Cuenta cuántas líneas de los registros siguientes contienen la cadena "from" y responde únicamente con ese número.

___ Datos proporcionados ___

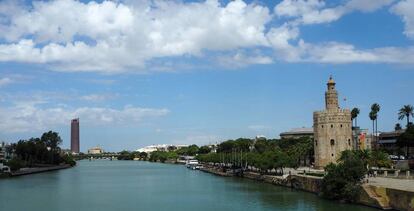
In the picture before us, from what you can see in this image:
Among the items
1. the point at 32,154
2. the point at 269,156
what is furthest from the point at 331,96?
the point at 32,154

___

Resultado:
2